This paper aims to study the audit committee (AC) provisions of the Sarbanes‐Oxley Act with the objective of identifying implementation issues and to recommend firm and board actions to remedy the problems that are identified.
Standard economic theory was used to analyze the incentives and abilities of AC members, relying on results in the financial economics literature regarding outside director behavior.
The framework predicts that the new provisions in conjunction with the new regulatory/liability environment will increase risk‐aversion in directors belonging to ACs. This, in turn, creates an incentive alignment problem between AC members and shareholders leading to sub‐optimal decisions with regard to the audit. In particular, it is noted that demand will increase for high‐quality audits irrespective of cost considerations. The analysis also indicates that director labor markets will not mitigate this sub‐optimality.
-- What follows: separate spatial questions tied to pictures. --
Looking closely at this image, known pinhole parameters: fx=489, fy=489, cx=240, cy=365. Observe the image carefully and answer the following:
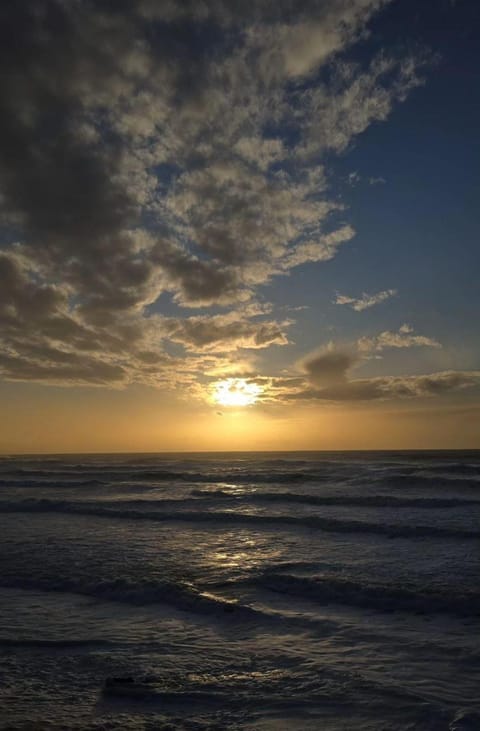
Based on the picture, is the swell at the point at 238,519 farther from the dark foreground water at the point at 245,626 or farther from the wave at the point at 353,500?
the wave at the point at 353,500

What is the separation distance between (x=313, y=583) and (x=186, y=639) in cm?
367

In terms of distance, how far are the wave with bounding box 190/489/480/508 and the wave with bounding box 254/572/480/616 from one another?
15.3m

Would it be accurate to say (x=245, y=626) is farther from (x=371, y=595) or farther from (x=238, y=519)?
(x=238, y=519)

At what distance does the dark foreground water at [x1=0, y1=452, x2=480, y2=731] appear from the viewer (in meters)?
5.12

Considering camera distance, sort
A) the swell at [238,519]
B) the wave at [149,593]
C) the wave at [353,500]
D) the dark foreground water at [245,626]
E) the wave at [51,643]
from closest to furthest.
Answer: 1. the dark foreground water at [245,626]
2. the wave at [51,643]
3. the wave at [149,593]
4. the swell at [238,519]
5. the wave at [353,500]

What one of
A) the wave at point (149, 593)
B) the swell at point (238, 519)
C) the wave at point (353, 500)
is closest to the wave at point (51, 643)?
the wave at point (149, 593)

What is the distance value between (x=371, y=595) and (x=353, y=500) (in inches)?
704

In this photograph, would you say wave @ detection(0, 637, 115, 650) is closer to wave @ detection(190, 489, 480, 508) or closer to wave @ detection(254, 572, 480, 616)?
wave @ detection(254, 572, 480, 616)

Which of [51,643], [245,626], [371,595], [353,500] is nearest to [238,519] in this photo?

Because Sarbanes‐Oxley places direct responsibility for the audit in the hands of the AC, interventions by managers who may have incentives more aligned with those of shareholders are not considered. In a real world setting, managers may be playing a constructive role behind the scenes.
Specific action items to mitigate the problems are suggested. These steps have the combined effect of: increasing compensation for AC members (to support the additional workload); decreasing their risk exposure (to facilitate incentive alignment); and providing additional resources (to ensure efficiency of oversight).
In studying the AC provisions of the Sarbanes‐Oxley Act, this paper has gone someway towards identifying implementation issues and recommending firm and board actions to remedy the identified problems.